Craven downplayed the idea that cracking down on anti-Zionist rhetoric could pose any threat to civil liberties. The thing is, it writesIt is basically a ‘national defence’. For example, Albanese’s new hate speech laws are needed because our current legal and constitutional regulations

It is based on the assumption that our community faces no lethal external or internal threats.

Read again. Craven thinks we’re actually at war. This means that we must be the ones to suspend the basic democratic norms we hold dear, otherwise the jihadists will do it for us. He thinks pro-Palestinian critics of hate speech laws are spreading a “morally bankrupt intellectual current.”

‘For Louise Adler, several decades of house arrest were attractive,’ he writes. This is the kind of right-wing trolling that equips whoever the ALP will entrust with the future of academic freedom in Australia in 2026.

University leaders cannot be trusted

Mass challenge to education is the only possible response. University officials simply cannot be trusted to back down. They have made it clear that they are extremely willing to turn their institutions into Zionist propaganda mills. Universities Australia welcomed Segal’s recommendations, first made in July; The supine Group of Eight did not make even the slightest protest against the political education proposal.

However, education will create serious headaches for university administrators. But far from protesting, they may even welcome the opportunity to discipline pro-Palestinian staff who are often at the forefront of union and other progressive campus activism. The wanton purge of academics at Macquarie University last year were disproportionately targeted Palestine supporters, union activists and women.

Many Vice-Chancellors and their deputies are more than willing to sacrifice wholesale higher education at any cost, as demonstrated by their decades of cuts and austerity in the sector. The rewards are the prestige and salary that come with a career in top-level university administration.

In this year’s Australia Day honors, Professor Annamarie Jagose, Chancellor of the University of Sydney, was awarded an Order of Australia medal for ‘service to higher education’. He wasn’t the only university administrator to receive a gong. To now give this honor to the second-highest office holder in Sydney, who has led the crackdown on anti-genocide activism, is not comforting, and it is hard not to read it as a federal decision.

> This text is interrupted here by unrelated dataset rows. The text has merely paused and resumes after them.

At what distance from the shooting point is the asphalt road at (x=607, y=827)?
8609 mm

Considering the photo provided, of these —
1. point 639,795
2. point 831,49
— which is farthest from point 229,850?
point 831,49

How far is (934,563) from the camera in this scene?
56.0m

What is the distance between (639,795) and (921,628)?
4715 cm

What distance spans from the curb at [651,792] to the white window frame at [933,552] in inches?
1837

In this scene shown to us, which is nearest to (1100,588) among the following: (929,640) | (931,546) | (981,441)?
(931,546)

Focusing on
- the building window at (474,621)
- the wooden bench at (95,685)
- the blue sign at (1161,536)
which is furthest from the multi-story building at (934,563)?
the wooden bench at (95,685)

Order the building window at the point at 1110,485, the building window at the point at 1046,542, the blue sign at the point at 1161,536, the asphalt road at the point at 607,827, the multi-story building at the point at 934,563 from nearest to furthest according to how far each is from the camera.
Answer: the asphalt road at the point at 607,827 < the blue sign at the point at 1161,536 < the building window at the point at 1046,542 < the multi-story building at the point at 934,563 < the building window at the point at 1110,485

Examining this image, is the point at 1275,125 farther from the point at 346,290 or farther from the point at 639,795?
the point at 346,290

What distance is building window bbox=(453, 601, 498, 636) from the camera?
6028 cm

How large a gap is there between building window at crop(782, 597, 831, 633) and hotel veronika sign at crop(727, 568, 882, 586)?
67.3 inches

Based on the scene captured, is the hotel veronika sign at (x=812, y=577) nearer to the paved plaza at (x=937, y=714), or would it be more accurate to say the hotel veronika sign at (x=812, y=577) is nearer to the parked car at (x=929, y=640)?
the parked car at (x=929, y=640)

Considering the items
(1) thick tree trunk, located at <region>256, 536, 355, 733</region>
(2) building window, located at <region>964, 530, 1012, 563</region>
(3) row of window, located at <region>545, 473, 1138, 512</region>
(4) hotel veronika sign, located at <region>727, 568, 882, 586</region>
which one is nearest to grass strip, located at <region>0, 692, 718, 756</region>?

It is a reward for the university’s political and ideological readiness to serve the genocide cause.

Police state on campus

Not content with praising Israel’s bomb-signing arch-terrorist, Albanese is also destroying the conceptual independence of the university system, imposing a political standard to which teaching and administrative staff must comply, and placing campuses in the hands of a far-right lobby that waters down the atrocities at Bondi at all costs.

After Bondi, no authoritarian bridge seems too far away for the ALP and the Coalition. Pushing through dangerous new frontiers of political repression will be the primary legacy of Anthony Albanese and his Labor colleagues. His reforms threaten to fundamentally change the character of society, which will become more autocratic, more racist, less rational and less free.

Everyone who supports the reckless and bankrupt Labor Party is responsible.

During the genocide, universities played the role of a testing ground for repressive policies that soon began to be implemented more widely. Before the NSW government restricted street protests, Australian Vice-Chancellors were also restricting protests on campus. The federal government’s hate speech laws were prefigured by crackdowns on anti-Zionist or pro-Palestinian speech at universities.

Under their so-called ‘liberal’ leadership, campuses have continually experimented with later features of the Australian police state. Once Zionist political education became established in universities,

There is nothing to prevent it from spreading more widely.

“Globalize the intifada.” Banning words is not the way to stop hate


Nick Riemer is a Senior Lecturer at the University of Sydney and academic vice-president of the university’s National Tertiary Education Association branch. A long-time Palestine activist, he is the author of: Boycott Theory and the Palestine Struggle.Available Here. The views expressed here are his own and *are* not the views of the University.